Problem with Python environment and Slurm (srun/sbatch)

5.6k views Asked by At

I'm running into a problem when I try to setup a virtual environment on Ubuntu, using "virtualenv --system-site-packages myenv", and trying to run my python script with slurm (srun/sbatch)

Although I have run my code without problem in the past, at this point i'm getting an "ModuleNotFoundError" when trying to run with my environment activated (source ./myenv/bin/activate)

I noticed that although I can run "python foo.py" normally with my current environment activated, "srun python foo.py" fails. In fact, by printint sys.version, I can see that the python version running with srun is different from the python command withour srun, which tells me that the environment is changed (and thus cannot find my packages). "srun python --version" also confirms this.

Has anyone had a similar problem?

Thanks

2

There are 2 answers

0
Marcus Boden On

The python environment is set via environment variables and Slurm does not always carry your current environment into your job. You can specify it with the --export option, e.g. with --export=ALL. This should be the default if nothing is specified, but your admins might have changed it via specific Slurm environment variables.

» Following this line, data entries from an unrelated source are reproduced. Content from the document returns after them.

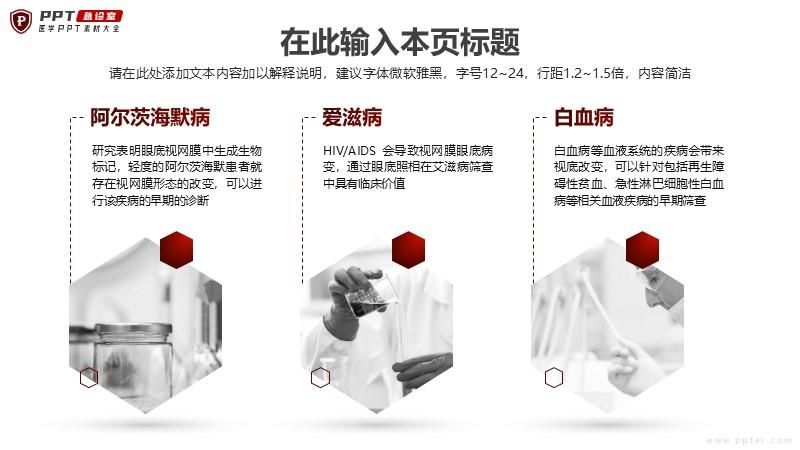 PPT 急诊室
医学PPT素材大全

在此输入本页标题

请在此处添加文本内容加以解释说明，建议字体微软雅黑，字号12~24，行距1.2~1.5倍，内容简洁

阿尔茨海默病

研究表明眼底视网膜中生成生物标记，轻度的阿尔茨海默患者就存在视网膜形态的改变，可以进行该疾病的早期的诊断

爱滋病

HIV/AIDS 会导致视网膜眼底病变，通过眼底照相在艾滋病筛查中具有临床价值

白血病

白血病等血液系统的疾病会带来视底改变，可以针对包括再生障碍性贫血、急性淋巴细胞性白血病等相关血液疾病的早期筛查

www.ppter.com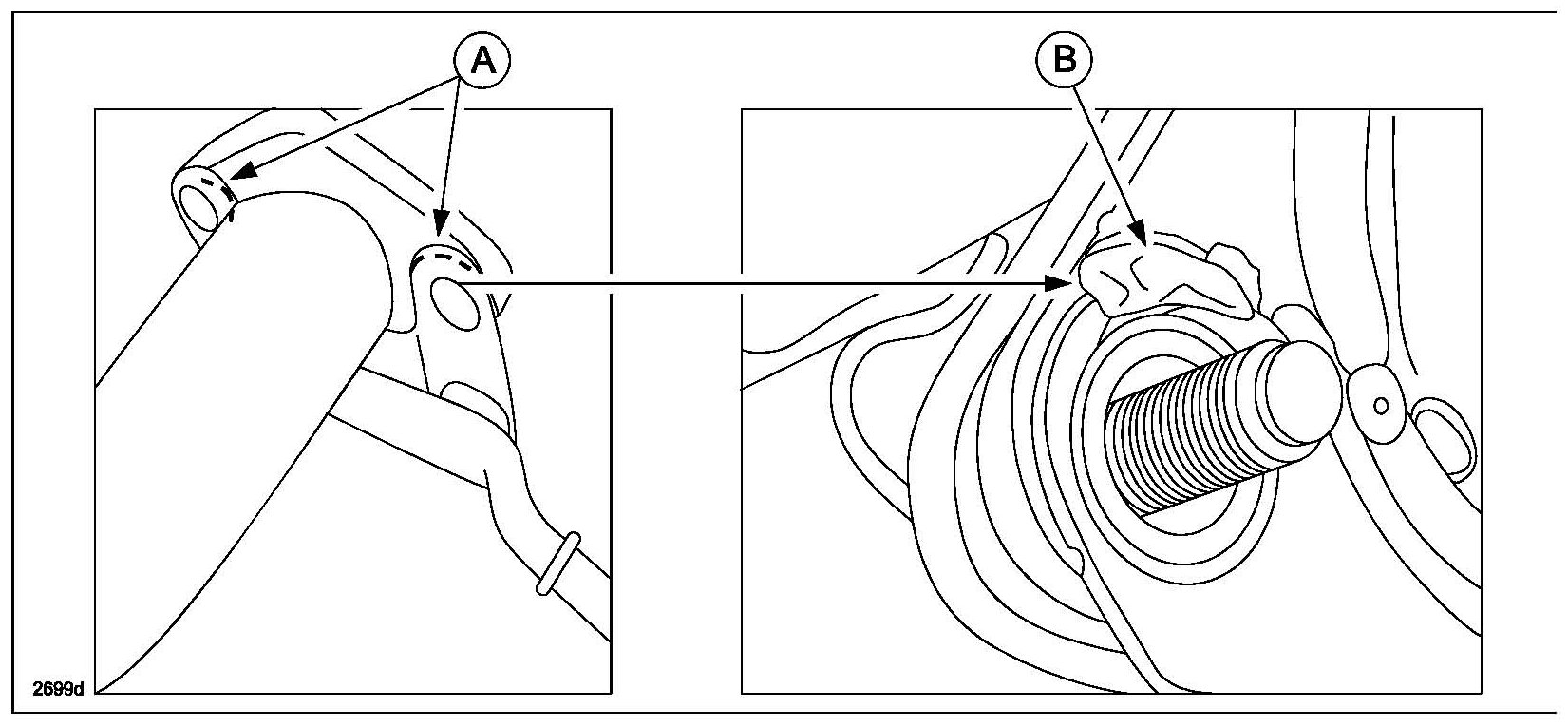 A

B

2699d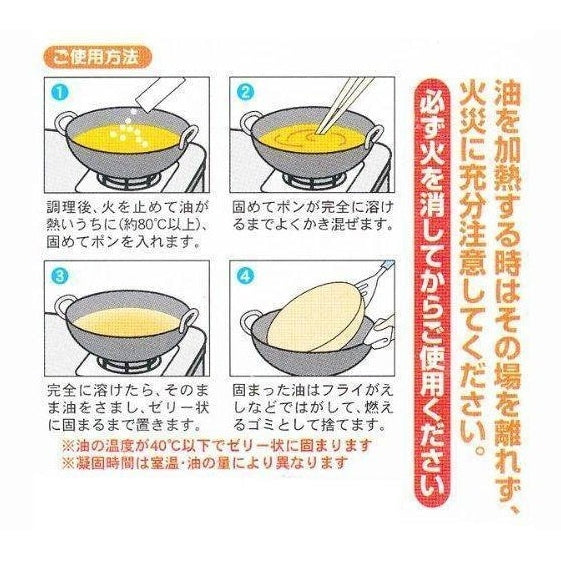 ご使用方法

1
調理後、火を止めて油が熱いうちに(約80°C以上)、固めてポンを入れます。

2
固めてポンが完全に溶けるまでよくかき混ぜます。

3
完全に溶けたら、そのまま油をさまし、ゼリー状に固まるまで置きます。

4
固まった油はフライがえしなどではがして、燃えるゴミとして捨てます。

※油の温度が40°C以下でゼリー状に固まります
※凝固時間は室温･油の量により異なります

油を加熱する時はその場を離れず、火災に充分注意してください。

必ず火を消してからご使用ください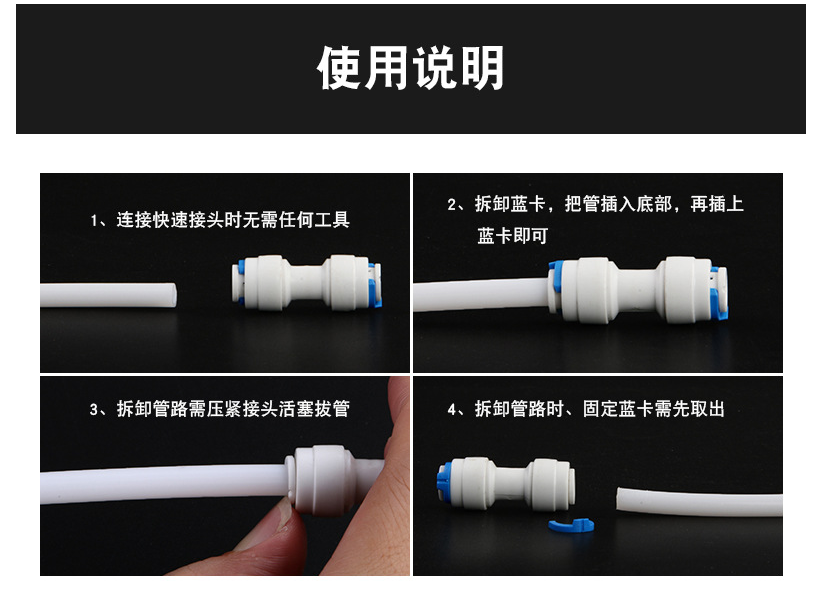 使用说明

1、连接快速接头时无需任何工具

2、拆卸蓝卡，把管插入底部，再插上蓝卡即可

3、拆卸管路需压紧接头活塞拔管

4、拆卸管路时、固定蓝卡需先取出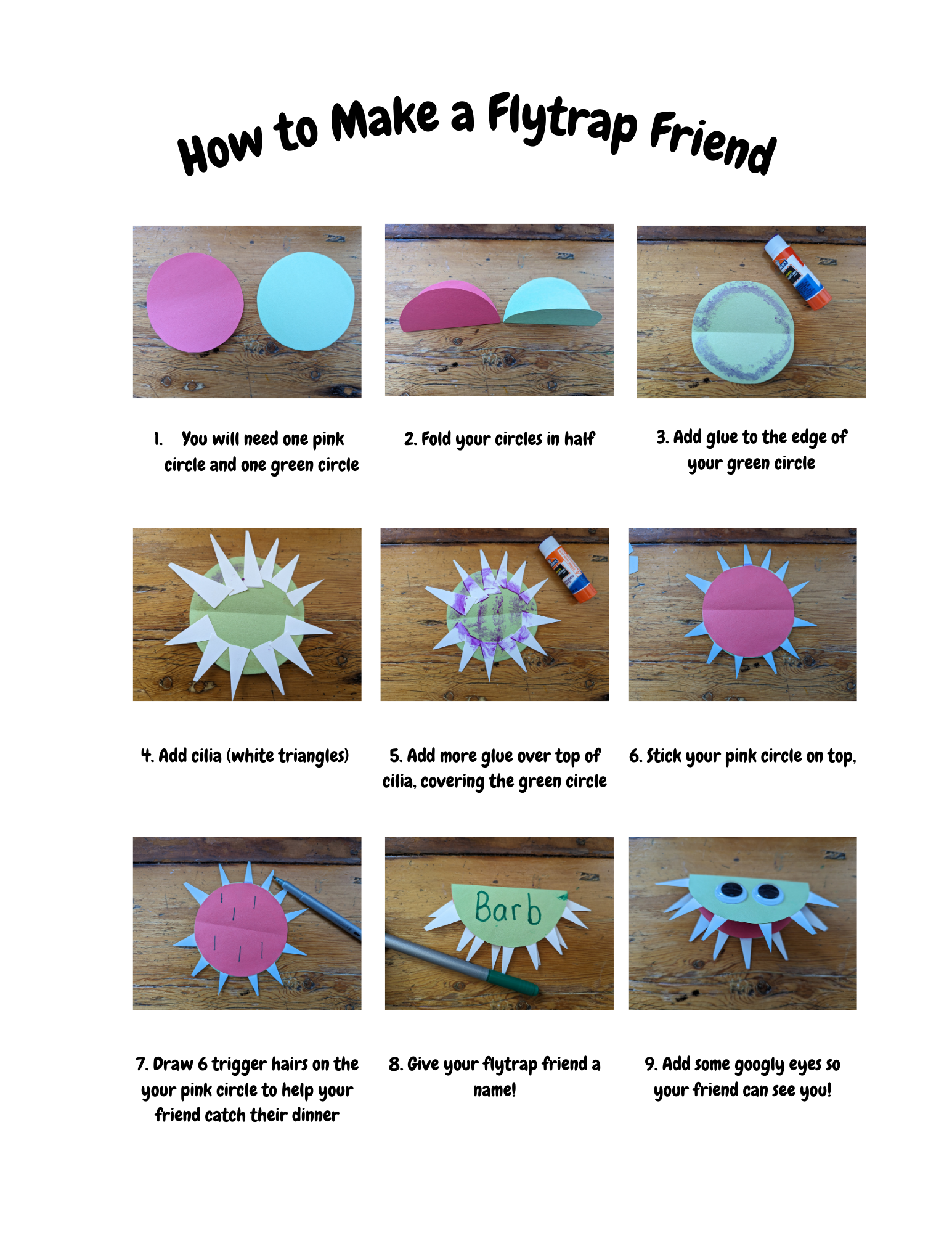 How to Make a Flytrap Friend

1. You will need one pink circle and one green circle

2. Fold your circles in half

3. Add glue to the edge of your green circle

4. Add cilia (white triangles)

5. Add more glue over top of cilia, covering the green circle

6. Stick your pink circle on top,

7. Draw 6 trigger hairs on the your pink circle to help your friend catch their dinner

Barb

8. Give your flytrap friend a name!

9. Add some googly eyes so your friend can see you!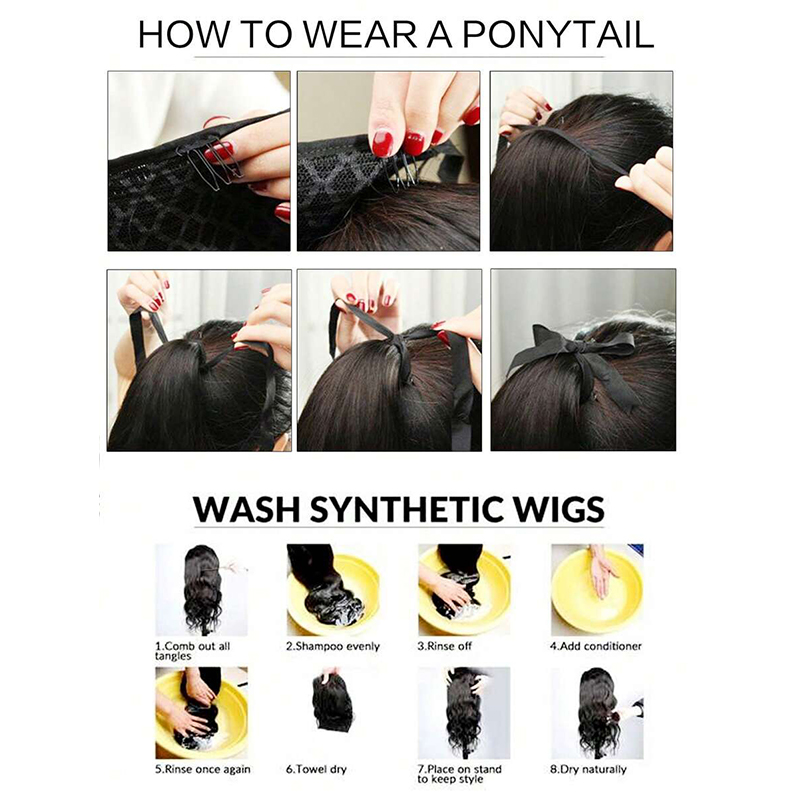 HOW TO WEAR A PONYTAIL

WASH SYNTHETIC WIGS

1.Comb out all tangles

2.Shampoo evenly

3.Rinse off

4.Add conditioner

5.Rinse once again

6.Towel dry

7.Place on stand to keep style

8.Dry naturally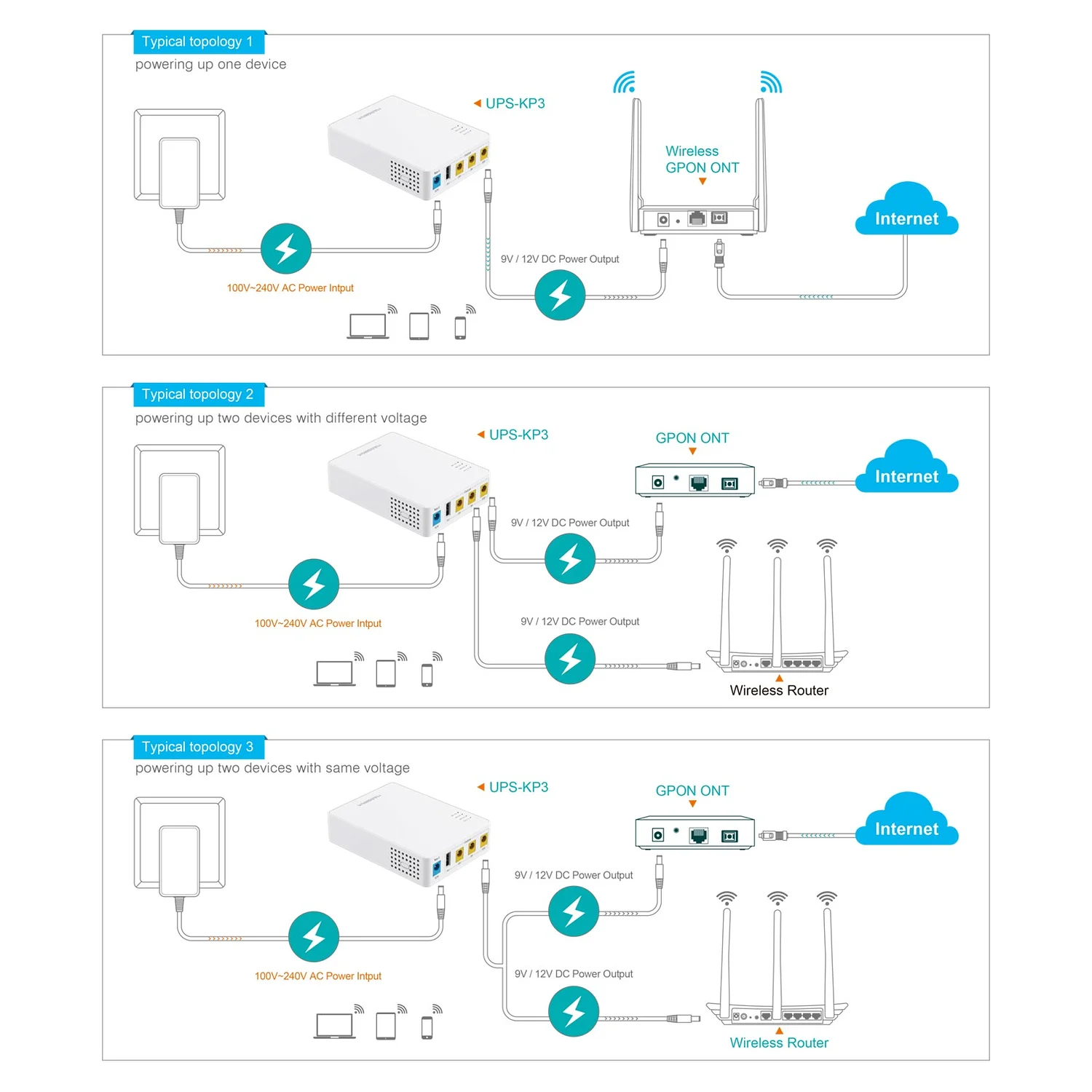 Typical topology 1
powering up one device

UPS-KP3

Wireless GPON ONT

Internet

9V / 12V DC Power Output

100V~240V AC Power Intput

Typical topology 2
powering up two devices with different voltage

UPS-KP3

GPON ONT

Internet

9V / 12V DC Power Output

100V~240V AC Power Intput

9V / 12V DC Power Output

Wireless Router

Typical topology 3
powering up two devices with same voltage

UPS-KP3

GPON ONT

Internet

9V / 12V DC Power Output

100V~240V AC Power Intput

9V / 12V DC Power Output

Wireless Router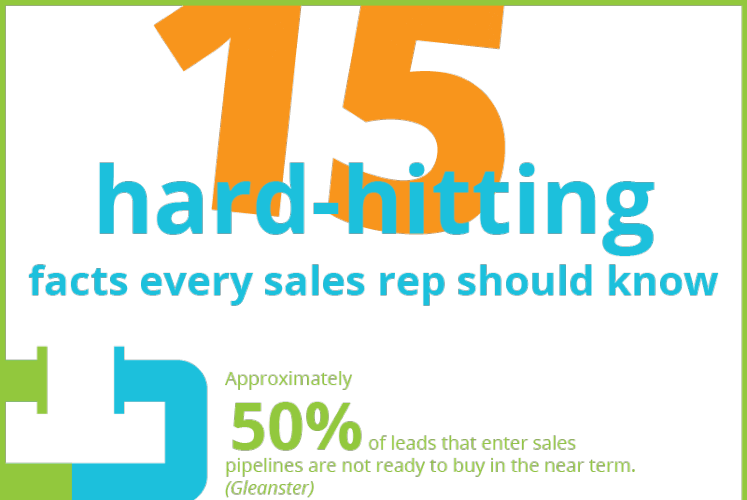 15
hard-hitting
facts every sales rep should know

Approximately
50% of leads that enter sales pipelines are not ready to buy in the near term. (Gleanster)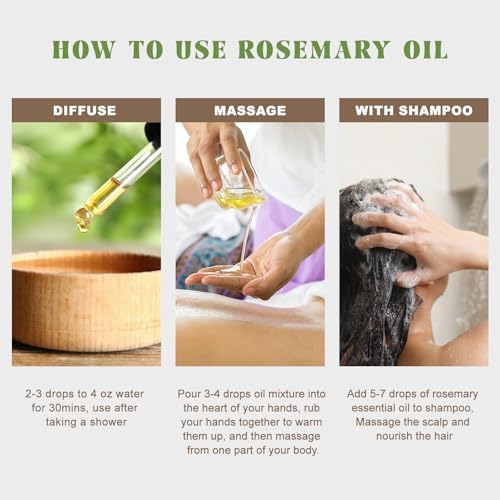 HOW TO USE ROSEMARY OIL

DIFFUSE

2-3 drops to 4 oz water for 30mins, use after taking a shower

MASSAGE

Pour 3-4 drops oil mixture into the heart of your hands, rub your hands together to warm them up, and then massage from one part of your body.

WITH SHAMPOO

Add 5-7 drops of rosemary essential oil to shampoo, Massage the scalp and nourish the hair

Another way around this would be to load the virtual environment in your jobscripts, if you use sbatch.

0
clgp On

I had a similar issue with Slurm Version 20.11.7
I had a virtual environment created with the systems python3, which was Python 3.6.8
When activating the venv on the logging-node calling an installed module worked fine, but from within the following shell script for example it did not and resulted in ModuleNotFound:

#!/bin/bash

#SBATCH --partition=gpu         #use GPU partition
#SBATCH --nodes=1               #number of nodes 
#SBATCH --gres=gpu:2            #number of GPUs per node 
#SBATCH --job-name=joeynmt_test
#SBATCH --mail-user=email
#SBATCH --mail-type=all
#SBATCH --ntasks=1
#SBATCH --mem=24G
#SBATCH --time=08:00:00
#SBATCH --qos=standard


source /home/.../bin/activate   #activate venv
python3 --version
which python3


python3 -m myModule

Calling python3 --version directly after activating the venv resulted in systems python and its location insted of the python from the venv

What worked for me was loading a newer Python version (module add Python/3.8.6-GCCcore-10.2.0) and then creating the venv and then accoringly in the shell script:

#!/bin/bash

#SBATCH --partition=gpu         #use GPU partition
#SBATCH --nodes=1               #number of nodes 
#SBATCH --gres=gpu:2            #number of GPUs per node 
#SBATCH --job-name=joeynmt_test
#SBATCH --mail-user=email
#SBATCH --mail-type=all
#SBATCH --ntasks=1
#SBATCH --mem=24G
#SBATCH --time=08:00:00
#SBATCH --qos=standard

module add Python/3.8.6-GCCcore-10.2.0

source /home/.../bin/activate   #activate venv
python3 --version
which python3


python3 -m myModule

Submitting this to Slurm with sbatch did not raise any erros and the venv was succesfully "transfered" to the worker node. Maybe helpful for others.